┌─ Source data

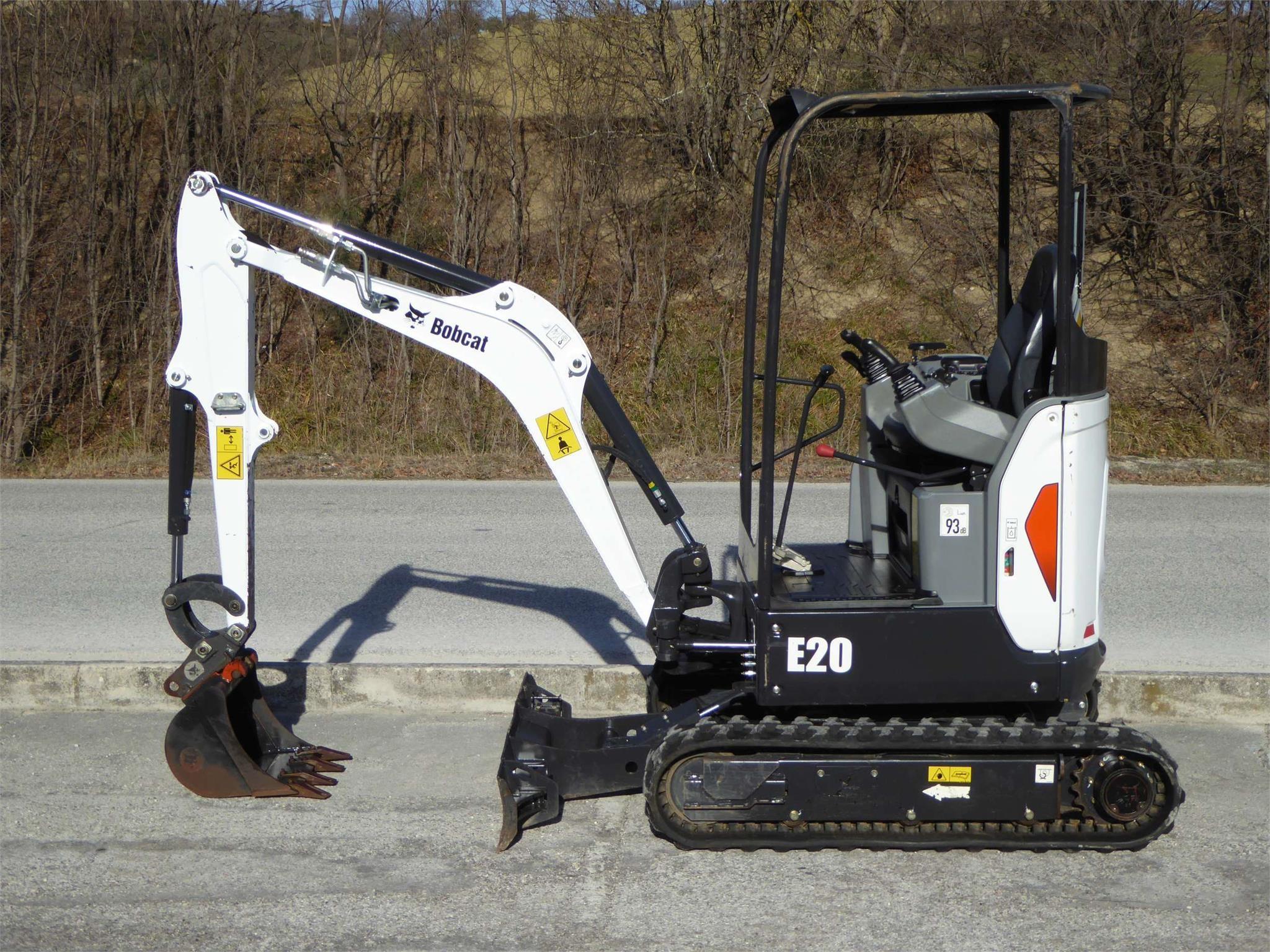 Bobcat E20 Usato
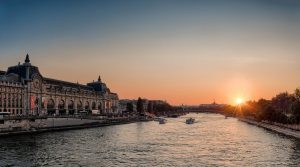 Mit einer Fahrt über die Seine lernen Sie Paris von einer anderen Seite kennen. Quelle: Pixabay.com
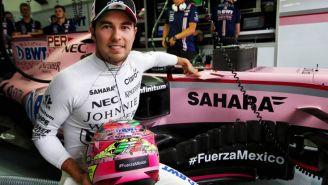 Checo luce su casco junto a su monoplaza de Force India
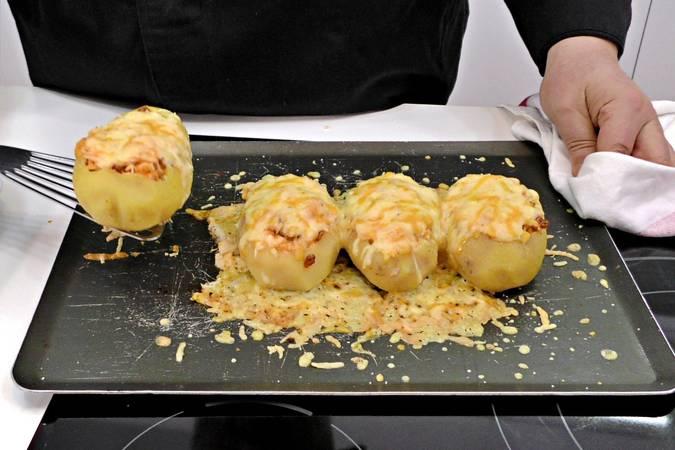 Paso 6 de Patatas rellenas con revuelto de chorizo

└─

Copy out all the data exactly. No images belong in the copy.

→ Output for this exercise
 Bobcat E20 Usato
 Mit einer Fahrt über die Seine lernen Sie Paris von einer anderen Seite kennen. Quelle: Pixabay.com
 Checo luce su casco junto a su monoplaza de Force India
 Paso 6 de Patatas rellenas con revuelto de chorizo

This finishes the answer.